Carducci Quartet and Danny Driver by Richard Bratby
On a scorching summer afternoon, it was hard to imagine a more wintry programme than that given by the Carducci Quartet and pianist Danny Driver. It wasn’t their fault, of course: the choice of Shostakovich’s Quartet No.8 and Elgar’s Piano Quintet was part of a theme of war and conflict that runs throughout the 2018 Lichfield Festival. No-one could fairly have anticipated that it would coincide with the sort of weather that would have had Elgar out and cycling about the Malverns – while it’s hard to imagine the football-crazy Shostakovich sitting down for a recital during a major World Cup fixture.
In any case, it was packed: a vindication for serious, high-quality chamber music programming in a Festival which has occasionally seemed slightly embarrassed about its classical offering. The Carduccis opened with the Shostakovich: a lyrical, subtly-layered interpretation that resisted the temptation to thrash the life out of the ferocious central movements. The back-story of this piece is so thoroughly familiar now that it was actually rather a relief to hear it played with as much poetry as passion.

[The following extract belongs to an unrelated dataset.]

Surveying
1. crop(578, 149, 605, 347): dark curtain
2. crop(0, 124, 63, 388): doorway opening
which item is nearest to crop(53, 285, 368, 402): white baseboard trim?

There was the same bigness of vision and warmth of sound in the Elgar, too: again, it was good to hear the picturesque elements of the piece (those ghostly Spanish dances) treated as part of a grander vision - by the end, very grand indeed. In between, Driver, gave thoughtful, eloquent performances of Brahms’s late Op.119 piano pieces – their huge emotional vistas glimpsed, then gently renounced, as the composer turned inwards.